GIÀ NEL 2017 le attiviste sostenevano che non veniva considerato il valore dei tantissimi servizi offerti e per questa ragione, a fronte di una interlocuzione cominciata nel 2013 con il Comune e le precedenti giunte, la qualità di quei servizi arrivava a un valore economico di 700mila euro annui. Ma con Virginia Raggi al timone non sembra vi siano margini di ascolto né di scomputo. Preferisce il silenzio ed era assente anche a quest’ultimo incontro tra la Casa e l’assessora Vivarelli. Una ritrosia che appare adesso ancor più inaccettabile, in particolare dopo gli ultimi mesi in cui a causa della pandemia ulteriori sono state le difficoltà affrontate sia dalla Casa – che non ha mai smesso di sostenere le esigenze di quante vi si rivolgevano – sia dai luoghi delle donne, centri antiviolenza e sportelli così come di quante dentro le case si sono caricate un lavoro enorme e misconosciuto come quello domestico, di cura con uno slabbro formidabile riguardo l’insufficienza di sostegni esterni; «ci saremmo aspettate più rispetto e attenzione, proprio per il momento drammatico che stiamo attraversando» spiega Cossutta. Insieme al pagamento delle utenze e all’autofinanziamento per poter garantire comunque i servizi e stare accanto al tessuto sociale cittadino, questi mesi in via della Lungara sono stati complessi da affrontare. Nessuna si è sottratta e anche la sindaca avrebbe dovuto stare sul punto, mostrarsi presente aprendo un reale dialogo ed evitando di rubricare la vicenda come un affare per funzionari che dettagliano il piano-spesa.

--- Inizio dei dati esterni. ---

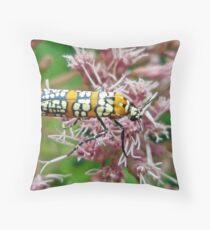 Ailanthus Webworm Moth - Atteva punctella Throw Pillow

MOLTE sono state le mobilitazioni, sia nel mondo dell’attivismo e dell’associazionismo, anche da una parte delle istituzioni. Sono arrivati appoggi e riconoscimenti pubblici sull’indiscusso rilievo di una esperienza politica e sociale come quella della Casa internazionale delle donne di Roma da ogni parte del mondo eppure non sono sembrati adeguati a far comprendere quanto stia accadendo: a distanza di mesi e di finte trattative a cui si sono aggiunte mozioni (come quella presentata nel maggio del 2018 dall’allora presidente della commissione delle elette Gemma Guerrini), la Casa è in pericolo perché ancora una volta si intima un pagamento che continua a svicolare sul merito politico.

COSÌ, MENTRE il Consiglio comunale ha promosso il valore dei beni comuni, votando all’unanimità contro il patto di stabilità, l’assessora Vivarelli ha proposto di rateizzare il milione di euro in tre anni grazie alla norma transitoria della bozza di regolamento dei beni immobili non disponibili. Le attiviste sono sicure: «Consideriamo responsabile di tutto questo la Giunta e in particolare la Sindaca Raggi. Altro che “Le donne unite fanno la differenza!” Oggi la sindaca è contro le donne, è responsabile di questa provocazione e di questo attacco esplicito alla vita e all’autonomia della Casa delle donne, in una prospettiva di ingannevole sussidiarietà e di bandi». Aggiunge Maria Brighi che «il valore della Casa è inestimabile, lo abbiamo costruito noi tutte e non ce lo faremo portare via». Si prospettano mesi di lotta ed è certo che sugli spazi della libertà femminile come è la Casa delle donne, ma come lo sono anche Lucha y Siesta e tanti altri sparsi lungo il territorio italiano, a prendere parola saranno il femminismo e la politica delle donne.